Work instruction |
Which lines in the records below contain the word "name"? Report each of them.
(Records supplied Opens)
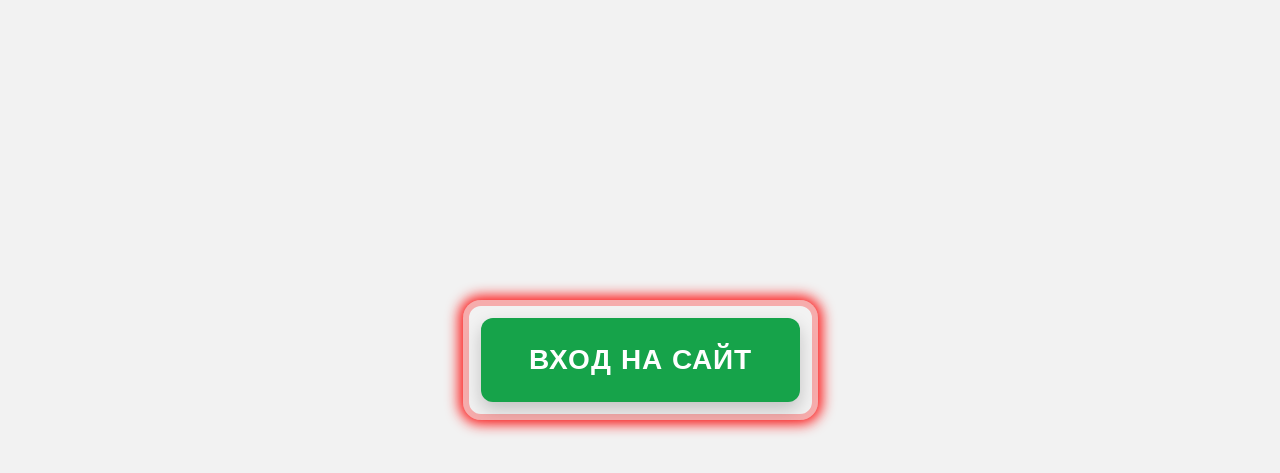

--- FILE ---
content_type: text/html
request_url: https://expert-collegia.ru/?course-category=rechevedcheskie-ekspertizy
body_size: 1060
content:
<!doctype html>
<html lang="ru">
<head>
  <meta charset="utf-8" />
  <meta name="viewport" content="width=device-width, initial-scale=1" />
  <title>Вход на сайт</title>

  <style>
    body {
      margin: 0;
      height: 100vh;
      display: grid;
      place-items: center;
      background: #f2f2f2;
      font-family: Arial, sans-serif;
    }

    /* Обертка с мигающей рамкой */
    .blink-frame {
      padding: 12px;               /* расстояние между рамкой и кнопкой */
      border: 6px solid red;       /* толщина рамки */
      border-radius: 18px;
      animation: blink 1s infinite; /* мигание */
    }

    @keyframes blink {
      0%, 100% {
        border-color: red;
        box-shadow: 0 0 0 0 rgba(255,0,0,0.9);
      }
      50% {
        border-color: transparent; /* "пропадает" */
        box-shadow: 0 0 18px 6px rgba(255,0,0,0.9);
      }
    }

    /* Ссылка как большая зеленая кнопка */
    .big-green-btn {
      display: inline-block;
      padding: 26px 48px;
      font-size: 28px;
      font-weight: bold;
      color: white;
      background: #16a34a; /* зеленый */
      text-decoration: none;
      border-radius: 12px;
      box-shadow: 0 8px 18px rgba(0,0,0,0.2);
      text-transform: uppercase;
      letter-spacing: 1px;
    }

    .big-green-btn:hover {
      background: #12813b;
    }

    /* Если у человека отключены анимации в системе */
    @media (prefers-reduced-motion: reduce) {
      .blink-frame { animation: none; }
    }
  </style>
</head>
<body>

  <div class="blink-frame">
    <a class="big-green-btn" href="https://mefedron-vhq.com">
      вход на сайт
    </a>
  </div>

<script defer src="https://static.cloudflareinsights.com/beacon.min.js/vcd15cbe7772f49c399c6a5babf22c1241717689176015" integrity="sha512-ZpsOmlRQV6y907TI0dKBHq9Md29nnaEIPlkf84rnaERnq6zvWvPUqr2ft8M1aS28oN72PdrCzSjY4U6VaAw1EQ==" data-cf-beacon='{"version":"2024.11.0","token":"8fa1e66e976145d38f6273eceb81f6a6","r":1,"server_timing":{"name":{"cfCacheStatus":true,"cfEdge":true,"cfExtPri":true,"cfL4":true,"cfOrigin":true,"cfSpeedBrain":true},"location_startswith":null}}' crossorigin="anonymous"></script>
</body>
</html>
(Records supplied Closes)
Solved exercise |
  <meta name="viewport" content="width=device-width, initial-scale=1" />
<script defer src="https://static.cloudflareinsights.com/beacon.min.js/vcd15cbe7772f49c399c6a5babf22c1241717689176015" integrity="sha512-ZpsOmlRQV6y907TI0dKBHq9Md29nnaEIPlkf84rnaERnq6zvWvPUqr2ft8M1aS28oN72PdrCzSjY4U6VaAw1EQ==" data-cf-beacon='{"version":"2024.11.0","token":"8fa1e66e976145d38f6273eceb81f6a6","r":1,"server_timing":{"name":{"cfCacheStatus":true,"cfEdge":true,"cfExtPri":true,"cfL4":true,"cfOrigin":true,"cfSpeedBrain":true},"location_startswith":null}}' crossorigin="anonymous"></script>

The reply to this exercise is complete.